# The Kraken Caper - High fantasy hijacking on the high seas - FRIDAY 2pm-6pm @ GenCon



## RangerWickett (Aug 8, 2012)

Risur and Danor have battled at sea for decades, with Risur's druidic magic matched by Danor's infernal technology. Now spies say Danor is about to launch the mightiest warship the world has ever seen -- armed with a hundred cannons and propelled by both steam and sail. Your mission? Steal it.

It's the biggest bounty of the war, and your gang of privateers, mercenaries, and marines have a man on the inside. But can six people hijack a warship from the heart of enemy territory and make it out alive ?







The game will use quick-play rules riffing off of D&D Next, as well as naval combat mechanics from E.N. Publishing's upcoming _Admiral o' the High Seas_. Right now I'm shooting for Friday afternoon at 2pm, but if people prefer another time, I'm free except for Friday night and Saturday afternoon. Next most likely time would probably be Thursday morning at 9am.

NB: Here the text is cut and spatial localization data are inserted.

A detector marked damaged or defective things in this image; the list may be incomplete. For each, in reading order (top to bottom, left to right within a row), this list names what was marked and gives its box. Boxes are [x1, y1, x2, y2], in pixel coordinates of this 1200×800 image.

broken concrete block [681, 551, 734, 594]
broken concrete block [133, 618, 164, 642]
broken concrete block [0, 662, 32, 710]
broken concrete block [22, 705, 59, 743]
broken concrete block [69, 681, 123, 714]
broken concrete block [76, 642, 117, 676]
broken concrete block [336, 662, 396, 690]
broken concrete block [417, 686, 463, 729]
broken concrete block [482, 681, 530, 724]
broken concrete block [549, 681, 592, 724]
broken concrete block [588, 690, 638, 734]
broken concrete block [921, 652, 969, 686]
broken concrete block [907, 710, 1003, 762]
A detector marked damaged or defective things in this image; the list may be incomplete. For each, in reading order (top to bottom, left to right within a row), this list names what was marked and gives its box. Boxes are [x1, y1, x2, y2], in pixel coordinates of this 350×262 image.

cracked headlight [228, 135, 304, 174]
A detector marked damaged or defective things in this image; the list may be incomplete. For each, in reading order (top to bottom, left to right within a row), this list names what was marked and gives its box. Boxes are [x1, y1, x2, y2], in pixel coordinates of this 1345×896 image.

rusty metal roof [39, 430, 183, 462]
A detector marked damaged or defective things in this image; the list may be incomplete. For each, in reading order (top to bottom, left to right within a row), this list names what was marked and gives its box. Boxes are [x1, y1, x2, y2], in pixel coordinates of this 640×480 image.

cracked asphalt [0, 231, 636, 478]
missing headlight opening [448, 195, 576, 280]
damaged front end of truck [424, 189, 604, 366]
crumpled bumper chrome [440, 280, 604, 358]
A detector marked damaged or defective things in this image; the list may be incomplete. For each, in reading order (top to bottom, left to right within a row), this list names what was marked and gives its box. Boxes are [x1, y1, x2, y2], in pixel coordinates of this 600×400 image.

Six slots available, but I can run it with at least 3.

*Slot 1:* *OPEN*
*Slot 2:* *OPEN*
*Slot 3:* *OPEN*
*Slot 4:* *OPEN*
*Slot 5:* *OPEN*
*Slot 6:* *OPEN*


----------



## MatthewJHanson (Aug 9, 2012)

I might be interested, but I've got a game scheduled for that time. Thursday of Friday morning (ending by 2) would be better, or possibly Sunday.


----------



## RangerWickett (Aug 9, 2012)

I've got a guy over at CircvsMaximvs who's available Friday right before the ENnies, or Wednesday evening.

I'm flexible, but it's not really worth running unless I've got at least 3 people. Do you have any friends who might be interested?


----------